Teldafax insolvent - wo bleibt die Hilfe der Verbraucherzentrale?

Eine kleine Anzeige in der Zeitung, leicht zu übersehen, informiert über den gestellten Insolvenzantrag von Teldafax. Diese Anzeige lässt die Teldafax-Kunden aber ziemlich alleine. Informationen fehlen vollständig. Ganz im Gegenteil, als verunsicherter Teldafax-Kunde muss man sogar eine teure 0900-Nummer anrufen, um an Informationen der Verbraucherzentrale zu kommen.

Bild: Torsten Montag / Gründerlexikon

In Ratgebersendungen erfolgt oft und gerne der Hinweis, sich bei Problemen an die Verbraucherzentrale vor Ort zu wenden. Und es wird vermittelt, dass gerade diese Verbraucherzentralen einen nicht alleine lassen und nützliche Tipps, sowie Hilfen geben. Doch wo sind die hilfreichen Informationen für die Teldafax-Kunden?

Kunden müssen sich die Informationen selber einholen

Die Aufgaben von Verbraucherzentralen sind die Beratung von Verbrauchern, sowie die Informationsweitergabe an Verbraucher. Und diese Aufgaben werden hier tatsächlich wahr genommen. Vorausgesetzt natürlich, der Verbraucher ist bereit 1,24 Euro/Min. für die Information und Beratung auszugeben. Ich werde das Gefühl nicht los, dass sich hier die Verbraucherzentrale Sachsen, die diese Telefon-Hotline zu Teldafax anbietet, mit der Unsicherheit der Teldafax-Kunden bereichert.
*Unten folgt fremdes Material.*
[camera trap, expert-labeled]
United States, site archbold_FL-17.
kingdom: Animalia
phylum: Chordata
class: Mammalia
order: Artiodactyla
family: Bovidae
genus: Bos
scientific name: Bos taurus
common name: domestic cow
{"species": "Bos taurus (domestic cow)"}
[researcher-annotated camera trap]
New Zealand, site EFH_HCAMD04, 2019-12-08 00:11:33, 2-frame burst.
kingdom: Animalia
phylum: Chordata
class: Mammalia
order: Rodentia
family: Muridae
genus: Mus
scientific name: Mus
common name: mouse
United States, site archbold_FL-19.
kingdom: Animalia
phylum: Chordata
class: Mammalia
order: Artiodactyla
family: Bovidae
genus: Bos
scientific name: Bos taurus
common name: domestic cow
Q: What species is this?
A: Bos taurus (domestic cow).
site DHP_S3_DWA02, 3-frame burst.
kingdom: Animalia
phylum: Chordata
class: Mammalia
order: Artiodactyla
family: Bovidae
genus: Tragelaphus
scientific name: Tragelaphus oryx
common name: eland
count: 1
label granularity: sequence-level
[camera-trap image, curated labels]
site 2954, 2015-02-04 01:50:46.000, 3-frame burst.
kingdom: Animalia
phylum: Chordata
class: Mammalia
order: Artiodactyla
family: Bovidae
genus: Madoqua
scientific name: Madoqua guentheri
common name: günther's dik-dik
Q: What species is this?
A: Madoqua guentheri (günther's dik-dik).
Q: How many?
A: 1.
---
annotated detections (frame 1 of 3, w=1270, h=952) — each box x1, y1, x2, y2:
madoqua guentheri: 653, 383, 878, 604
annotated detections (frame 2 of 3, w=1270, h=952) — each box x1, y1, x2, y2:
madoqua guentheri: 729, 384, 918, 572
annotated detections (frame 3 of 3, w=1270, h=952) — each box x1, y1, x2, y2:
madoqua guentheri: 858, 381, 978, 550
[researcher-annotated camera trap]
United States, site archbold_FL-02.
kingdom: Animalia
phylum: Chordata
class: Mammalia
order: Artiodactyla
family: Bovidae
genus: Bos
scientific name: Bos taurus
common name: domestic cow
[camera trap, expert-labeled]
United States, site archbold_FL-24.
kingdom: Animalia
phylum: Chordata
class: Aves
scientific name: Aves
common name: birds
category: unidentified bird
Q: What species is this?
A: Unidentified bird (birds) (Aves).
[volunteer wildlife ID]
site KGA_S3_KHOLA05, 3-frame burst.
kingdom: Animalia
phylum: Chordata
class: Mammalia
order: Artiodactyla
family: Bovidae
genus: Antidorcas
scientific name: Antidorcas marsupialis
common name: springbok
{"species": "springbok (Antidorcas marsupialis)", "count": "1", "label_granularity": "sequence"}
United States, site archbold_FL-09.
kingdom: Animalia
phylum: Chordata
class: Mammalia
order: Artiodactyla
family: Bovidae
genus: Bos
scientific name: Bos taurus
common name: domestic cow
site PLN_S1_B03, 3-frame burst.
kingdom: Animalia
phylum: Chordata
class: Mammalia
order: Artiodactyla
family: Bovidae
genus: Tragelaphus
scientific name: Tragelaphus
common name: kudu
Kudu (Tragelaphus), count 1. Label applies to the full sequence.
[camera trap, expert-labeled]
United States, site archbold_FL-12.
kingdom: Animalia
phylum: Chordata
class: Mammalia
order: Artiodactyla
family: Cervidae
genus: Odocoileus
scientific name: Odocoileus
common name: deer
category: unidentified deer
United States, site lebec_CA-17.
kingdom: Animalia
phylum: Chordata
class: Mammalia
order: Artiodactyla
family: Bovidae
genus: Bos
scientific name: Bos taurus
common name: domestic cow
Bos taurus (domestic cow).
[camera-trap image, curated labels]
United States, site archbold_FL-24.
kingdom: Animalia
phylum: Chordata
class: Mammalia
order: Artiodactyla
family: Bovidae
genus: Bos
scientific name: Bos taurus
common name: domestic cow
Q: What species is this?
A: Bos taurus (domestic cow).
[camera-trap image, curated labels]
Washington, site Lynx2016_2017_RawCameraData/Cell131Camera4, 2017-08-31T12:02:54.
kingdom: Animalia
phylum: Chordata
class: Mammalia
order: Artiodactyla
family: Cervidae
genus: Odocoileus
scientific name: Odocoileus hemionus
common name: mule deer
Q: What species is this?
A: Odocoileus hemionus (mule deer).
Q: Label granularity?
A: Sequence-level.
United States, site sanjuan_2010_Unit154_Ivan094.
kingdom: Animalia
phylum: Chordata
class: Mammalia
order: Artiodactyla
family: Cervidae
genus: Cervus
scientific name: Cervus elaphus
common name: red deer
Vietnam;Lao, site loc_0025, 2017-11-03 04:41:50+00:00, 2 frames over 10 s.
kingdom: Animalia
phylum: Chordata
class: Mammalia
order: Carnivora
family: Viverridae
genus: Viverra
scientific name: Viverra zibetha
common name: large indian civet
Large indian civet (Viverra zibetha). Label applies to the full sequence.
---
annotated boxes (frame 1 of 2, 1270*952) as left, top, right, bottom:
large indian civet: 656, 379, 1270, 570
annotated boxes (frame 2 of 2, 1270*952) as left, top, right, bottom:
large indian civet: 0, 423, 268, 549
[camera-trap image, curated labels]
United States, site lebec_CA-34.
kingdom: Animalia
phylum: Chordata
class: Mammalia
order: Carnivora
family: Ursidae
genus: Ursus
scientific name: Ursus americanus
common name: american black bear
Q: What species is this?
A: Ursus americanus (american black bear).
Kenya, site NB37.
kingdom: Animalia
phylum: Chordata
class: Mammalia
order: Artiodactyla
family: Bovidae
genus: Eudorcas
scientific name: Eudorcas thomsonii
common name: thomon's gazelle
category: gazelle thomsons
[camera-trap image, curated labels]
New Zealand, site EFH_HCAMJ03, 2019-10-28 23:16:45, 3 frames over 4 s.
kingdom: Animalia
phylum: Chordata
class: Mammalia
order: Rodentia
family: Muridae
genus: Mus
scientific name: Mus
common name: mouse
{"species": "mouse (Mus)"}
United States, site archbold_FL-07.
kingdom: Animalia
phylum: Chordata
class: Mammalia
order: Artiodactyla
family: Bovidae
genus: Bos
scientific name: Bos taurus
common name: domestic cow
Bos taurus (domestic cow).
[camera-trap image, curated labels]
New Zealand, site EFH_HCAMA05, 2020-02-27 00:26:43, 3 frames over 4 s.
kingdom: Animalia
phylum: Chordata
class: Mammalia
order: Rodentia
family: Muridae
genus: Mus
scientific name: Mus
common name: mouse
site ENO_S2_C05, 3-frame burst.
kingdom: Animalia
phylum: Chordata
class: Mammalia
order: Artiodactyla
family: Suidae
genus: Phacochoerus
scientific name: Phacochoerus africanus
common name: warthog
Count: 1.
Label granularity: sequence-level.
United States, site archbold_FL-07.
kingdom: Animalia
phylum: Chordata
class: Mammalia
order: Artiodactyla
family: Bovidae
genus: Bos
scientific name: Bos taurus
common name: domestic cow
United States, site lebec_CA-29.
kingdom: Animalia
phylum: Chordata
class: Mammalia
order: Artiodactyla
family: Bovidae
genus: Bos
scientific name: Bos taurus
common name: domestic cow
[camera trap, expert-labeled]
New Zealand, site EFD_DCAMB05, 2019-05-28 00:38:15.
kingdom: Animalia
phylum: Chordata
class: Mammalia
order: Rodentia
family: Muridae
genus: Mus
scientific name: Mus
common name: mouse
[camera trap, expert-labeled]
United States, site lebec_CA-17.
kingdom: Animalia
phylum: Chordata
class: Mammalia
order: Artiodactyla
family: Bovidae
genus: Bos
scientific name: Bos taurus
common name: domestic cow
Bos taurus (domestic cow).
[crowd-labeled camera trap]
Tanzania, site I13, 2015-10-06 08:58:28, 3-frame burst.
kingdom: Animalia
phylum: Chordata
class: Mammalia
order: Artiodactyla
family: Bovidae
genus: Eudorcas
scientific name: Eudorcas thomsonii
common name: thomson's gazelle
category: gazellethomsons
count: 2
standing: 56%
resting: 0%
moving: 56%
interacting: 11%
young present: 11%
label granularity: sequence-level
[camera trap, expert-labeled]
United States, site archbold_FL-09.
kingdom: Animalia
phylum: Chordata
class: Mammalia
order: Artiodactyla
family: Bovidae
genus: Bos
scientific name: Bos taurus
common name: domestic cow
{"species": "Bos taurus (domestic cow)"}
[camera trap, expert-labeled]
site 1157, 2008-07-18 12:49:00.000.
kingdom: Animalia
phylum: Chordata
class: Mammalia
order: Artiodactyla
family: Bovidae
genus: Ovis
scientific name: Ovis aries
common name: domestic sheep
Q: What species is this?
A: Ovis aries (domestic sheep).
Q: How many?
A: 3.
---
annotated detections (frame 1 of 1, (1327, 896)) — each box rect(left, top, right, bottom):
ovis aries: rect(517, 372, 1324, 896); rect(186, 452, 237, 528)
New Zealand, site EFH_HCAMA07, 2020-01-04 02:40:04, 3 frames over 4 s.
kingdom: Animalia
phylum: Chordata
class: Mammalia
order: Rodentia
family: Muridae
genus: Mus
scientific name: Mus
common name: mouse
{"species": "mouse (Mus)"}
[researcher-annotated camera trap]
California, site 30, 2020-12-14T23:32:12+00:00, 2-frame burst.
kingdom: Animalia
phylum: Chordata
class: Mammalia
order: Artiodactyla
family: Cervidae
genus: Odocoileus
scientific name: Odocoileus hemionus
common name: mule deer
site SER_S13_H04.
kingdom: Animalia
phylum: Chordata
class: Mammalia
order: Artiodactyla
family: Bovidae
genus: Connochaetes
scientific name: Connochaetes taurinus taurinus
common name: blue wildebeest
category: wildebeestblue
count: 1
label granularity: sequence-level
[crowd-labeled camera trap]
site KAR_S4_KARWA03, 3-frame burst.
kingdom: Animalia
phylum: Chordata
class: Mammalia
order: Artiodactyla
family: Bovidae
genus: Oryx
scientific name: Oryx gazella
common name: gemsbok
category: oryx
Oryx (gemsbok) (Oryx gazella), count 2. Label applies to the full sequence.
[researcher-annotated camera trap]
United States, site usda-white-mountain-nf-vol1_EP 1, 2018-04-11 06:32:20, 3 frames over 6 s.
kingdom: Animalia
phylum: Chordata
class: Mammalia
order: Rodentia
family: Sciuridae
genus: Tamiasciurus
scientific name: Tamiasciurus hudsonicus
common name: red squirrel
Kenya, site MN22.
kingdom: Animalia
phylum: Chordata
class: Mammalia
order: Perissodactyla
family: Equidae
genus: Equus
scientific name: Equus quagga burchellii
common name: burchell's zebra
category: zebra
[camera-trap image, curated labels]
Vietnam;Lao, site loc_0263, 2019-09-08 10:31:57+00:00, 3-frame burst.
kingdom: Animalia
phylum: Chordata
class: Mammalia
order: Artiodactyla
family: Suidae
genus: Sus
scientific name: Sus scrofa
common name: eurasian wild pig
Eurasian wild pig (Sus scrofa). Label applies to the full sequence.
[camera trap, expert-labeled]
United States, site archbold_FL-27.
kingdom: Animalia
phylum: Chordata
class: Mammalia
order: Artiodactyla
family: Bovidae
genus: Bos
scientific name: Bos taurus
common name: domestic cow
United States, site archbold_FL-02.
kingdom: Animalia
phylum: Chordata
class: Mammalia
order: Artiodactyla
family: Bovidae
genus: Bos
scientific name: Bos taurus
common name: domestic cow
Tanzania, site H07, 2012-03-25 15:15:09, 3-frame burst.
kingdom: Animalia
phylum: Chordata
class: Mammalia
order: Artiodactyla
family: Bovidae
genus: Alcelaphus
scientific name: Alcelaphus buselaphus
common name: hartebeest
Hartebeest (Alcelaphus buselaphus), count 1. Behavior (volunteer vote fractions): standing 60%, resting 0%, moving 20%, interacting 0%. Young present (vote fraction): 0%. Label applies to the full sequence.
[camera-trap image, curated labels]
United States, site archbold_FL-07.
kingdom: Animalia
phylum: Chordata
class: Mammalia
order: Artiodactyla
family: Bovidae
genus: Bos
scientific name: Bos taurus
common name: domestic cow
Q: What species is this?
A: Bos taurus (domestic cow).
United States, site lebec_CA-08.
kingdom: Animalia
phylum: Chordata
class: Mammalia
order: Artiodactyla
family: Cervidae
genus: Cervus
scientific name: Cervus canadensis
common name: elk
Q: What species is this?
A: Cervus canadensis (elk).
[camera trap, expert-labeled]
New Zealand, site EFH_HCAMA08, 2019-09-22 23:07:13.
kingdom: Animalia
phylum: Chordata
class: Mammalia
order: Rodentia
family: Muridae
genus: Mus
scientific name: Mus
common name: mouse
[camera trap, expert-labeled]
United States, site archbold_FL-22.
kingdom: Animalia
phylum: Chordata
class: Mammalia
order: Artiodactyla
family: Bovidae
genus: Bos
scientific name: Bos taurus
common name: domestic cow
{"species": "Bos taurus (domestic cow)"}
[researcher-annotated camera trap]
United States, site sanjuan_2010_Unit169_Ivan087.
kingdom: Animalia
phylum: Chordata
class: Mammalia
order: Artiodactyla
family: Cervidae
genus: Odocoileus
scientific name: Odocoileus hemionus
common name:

Die Verbraucherzentrale Sachsen enttäuscht einfach

Nach der Information einer Firmeninsolvenz sind etliche Kunden beunruhigt und in diesem Fall bleibt die Hilfe der Verbraucherzentrale aus, wenn man nicht gewillt ist, teures Geld für ein Telefonat auszugeben. Sicherlich werden viele diese Hotline anrufen, allein die Angst, was mit ihrem Stromanschluss ist, wird sie dazu drängen. Somit ist es ein Geschäft mit der Angst der Teldafax-Kunden. Gewünscht hätte ich mir, dass grundsätzliche Fragen gleich in dem Zeitungsartikel beantwortet worden wären oder das die Verbrauchschutzhotline wenigstens nicht so überteuert angeboten werden würde.

Durch fehlende Informationen droht noch mehr Schaden

Viele Kunden von dem Troisdorfer Unternehmen Teldafax leisteten Vorkasse. So bangen diese Kunden nicht nur um ihren Strom und Gas, sondern auch um ihr Geld. Besonders alte Menschen sind mit dieser Situation überfordert. Eine schriftliche Aufklärung wäre hier von großem Nutzen gewesen. Ich kann nicht verstehen, wieso ausgerechnet eine Verbraucherzentrale diese Menschen auch noch zusätzlich abzockt. Es gilt einiges zu beachten, will man sein Geld aus der Insolvenzmasse von Teldafax wiederbekommen. Lässt sich der Verbraucher aber nicht auf diese Verbraucherschutzhotline ein, dann verpasst er es unter Umständen seine Forderung geltend zu machen.

Der Teldafax-Kunde bleibt ratlos zurück

Es ist von einer Verbraucherzentrale, die Verbrauchern hilfreich zur Seite stehen sollte, fahrlässig, die Teldafax-Kunden nicht umgehend zu informieren. Statt dessen lassen sie sich ihre Informationen etwas Kosten. In der Anzeige steht, das der gestellte Insolvenzantrag auf die Teldafax-Kunden keine Auswirkung haben soll. Dieser Satz kann beruhigen, muss er aber nicht. Wie wäre es statt dessen mit der Auskunft gewesen, dass Kunden, denen Teldafax keinen Strom mehr liefern kann ihren Strom von den örtlichen Versorgern erhalten und dort automatisch in den Grundversorgungstarif fallen. Und wie wäre es mit der Information gewesen, dass Teldafax-Kunden, die diese Grundversorgung erhalten zeitnah ihre Zähler ablesen und diese Daten an Teldafax, dem örtlichen Versorger und dem Netzbetreiber mitteilen sollten. Sind diese wichtigen Auskünfte zuviel verlangt?